PROBLEM REQUIREMENTS: Beginning with the line that includes "Rusted metal roof" and ending with the last line of the entries below, set down each line exactly; include no pictures.

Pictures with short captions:
↓

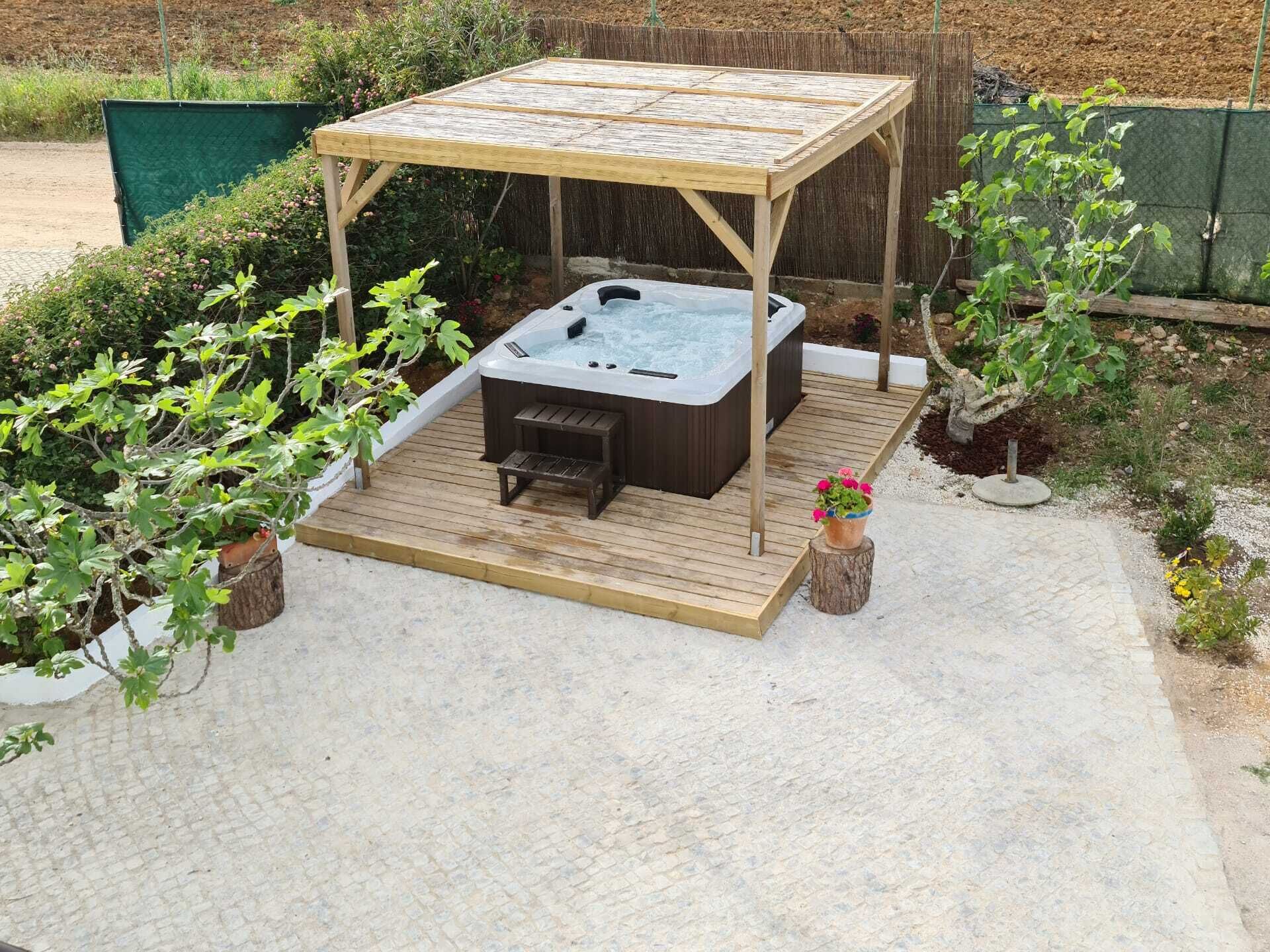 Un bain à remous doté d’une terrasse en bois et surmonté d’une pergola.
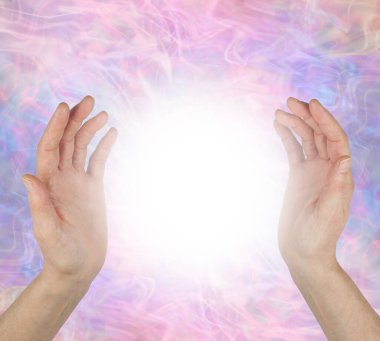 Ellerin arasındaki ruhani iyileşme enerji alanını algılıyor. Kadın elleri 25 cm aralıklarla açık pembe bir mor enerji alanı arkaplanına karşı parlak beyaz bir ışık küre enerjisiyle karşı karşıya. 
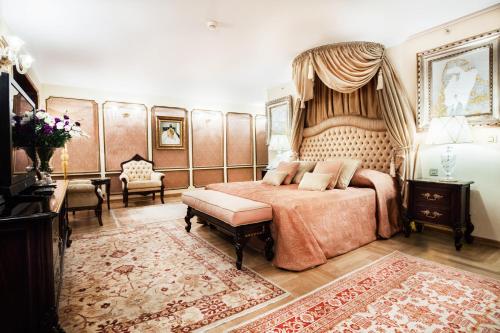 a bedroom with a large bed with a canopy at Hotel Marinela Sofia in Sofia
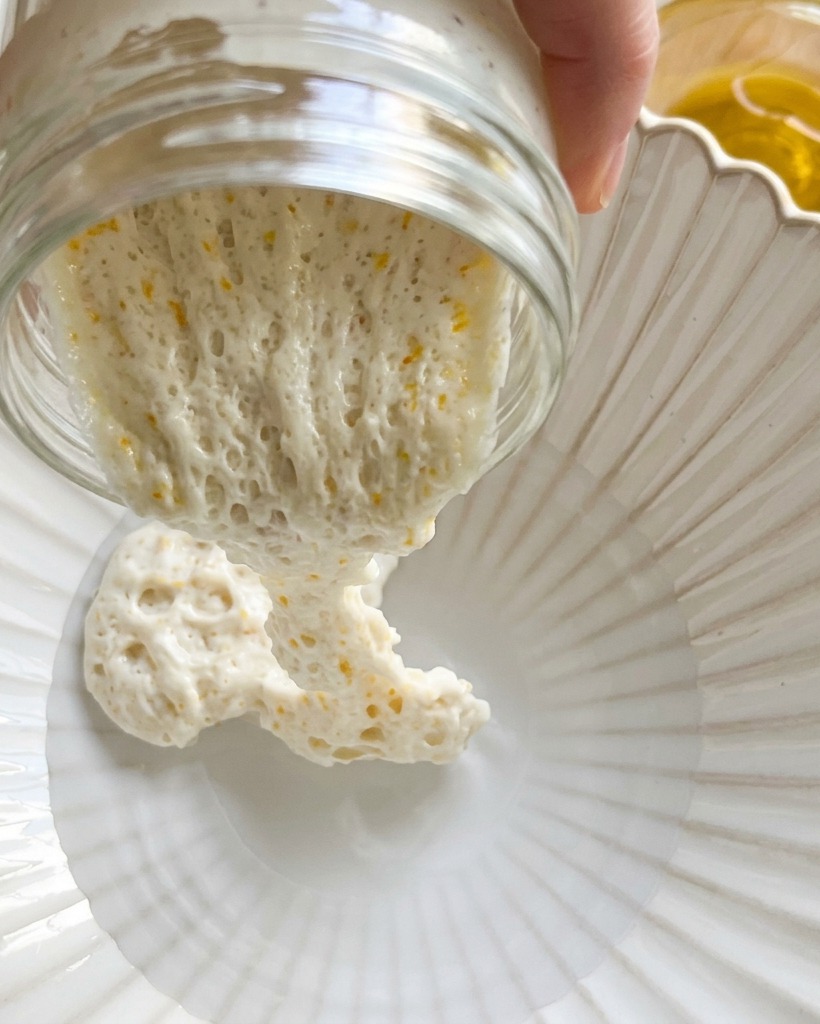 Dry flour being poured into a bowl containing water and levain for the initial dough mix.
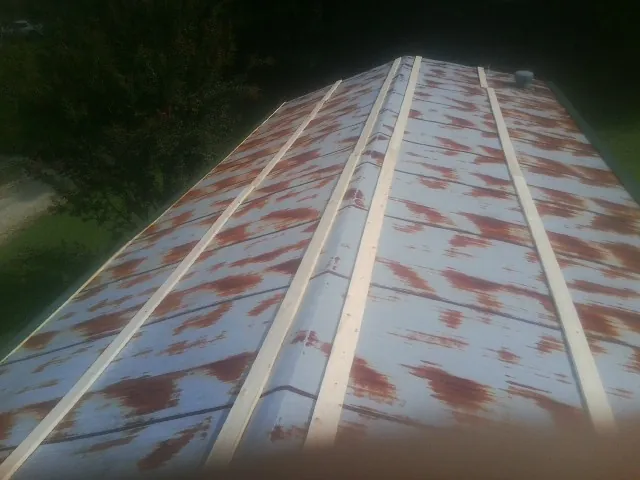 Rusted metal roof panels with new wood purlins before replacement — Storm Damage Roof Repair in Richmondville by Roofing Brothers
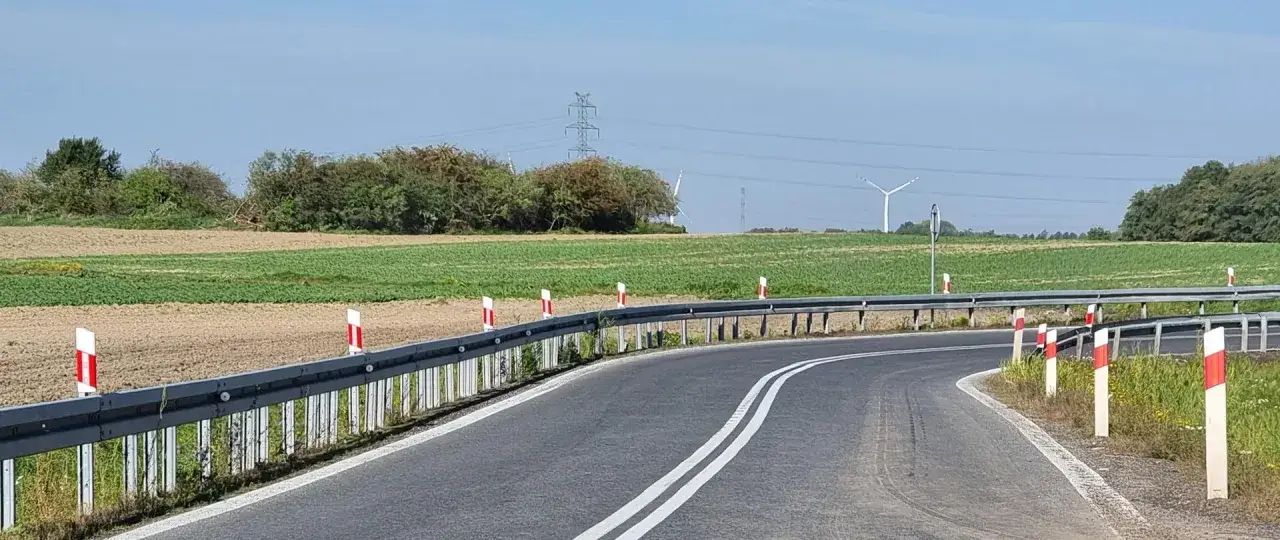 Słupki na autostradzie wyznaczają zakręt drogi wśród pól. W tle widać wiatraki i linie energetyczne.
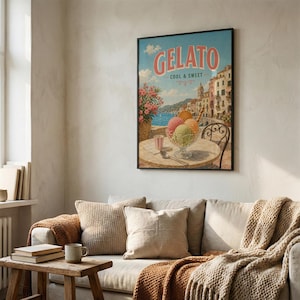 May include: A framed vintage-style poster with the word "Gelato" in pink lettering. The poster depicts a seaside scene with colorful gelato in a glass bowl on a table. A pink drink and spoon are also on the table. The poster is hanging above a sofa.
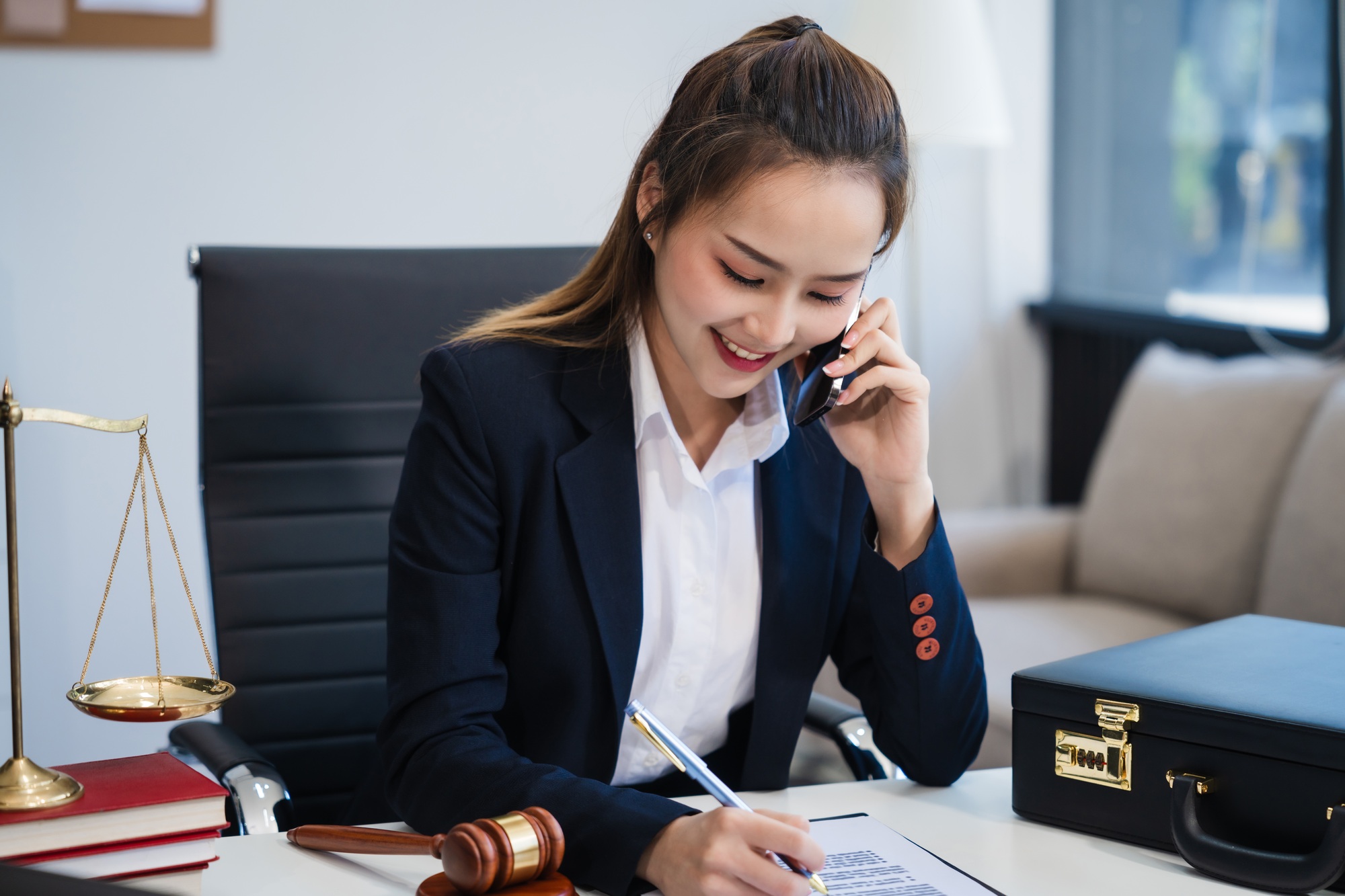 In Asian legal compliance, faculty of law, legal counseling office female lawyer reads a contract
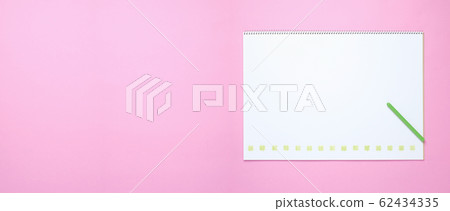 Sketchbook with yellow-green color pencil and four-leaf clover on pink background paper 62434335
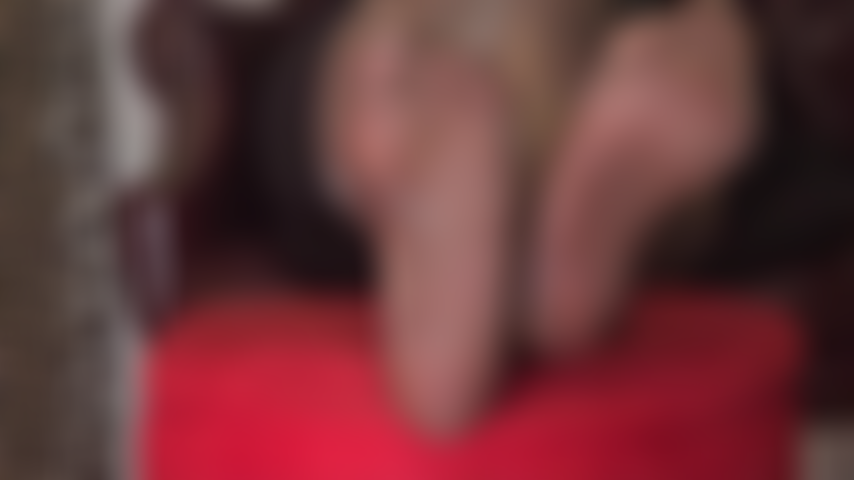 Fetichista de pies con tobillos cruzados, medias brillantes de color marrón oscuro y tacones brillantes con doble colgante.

↑

OUTPUT FOR THIS TASK:
 Rusted metal roof panels with new wood purlins before replacement — Storm Damage Roof Repair in Richmondville by Roofing Brothers
 Słupki na autostradzie wyznaczają zakręt drogi wśród pól. W tle widać wiatraki i linie energetyczne.
 May include: A framed vintage-style poster with the word "Gelato" in pink lettering. The poster depicts a seaside scene with colorful gelato in a glass bowl on a table. A pink drink and spoon are also on the table. The poster is hanging above a sofa.
 In Asian legal compliance, faculty of law, legal counseling office female lawyer reads a contract
 Sketchbook with yellow-green color pencil and four-leaf clover on pink background paper 62434335
 Fetichista de pies con tobillos cruzados, medias brillantes de color marrón oscuro y tacones brillantes con doble colgante.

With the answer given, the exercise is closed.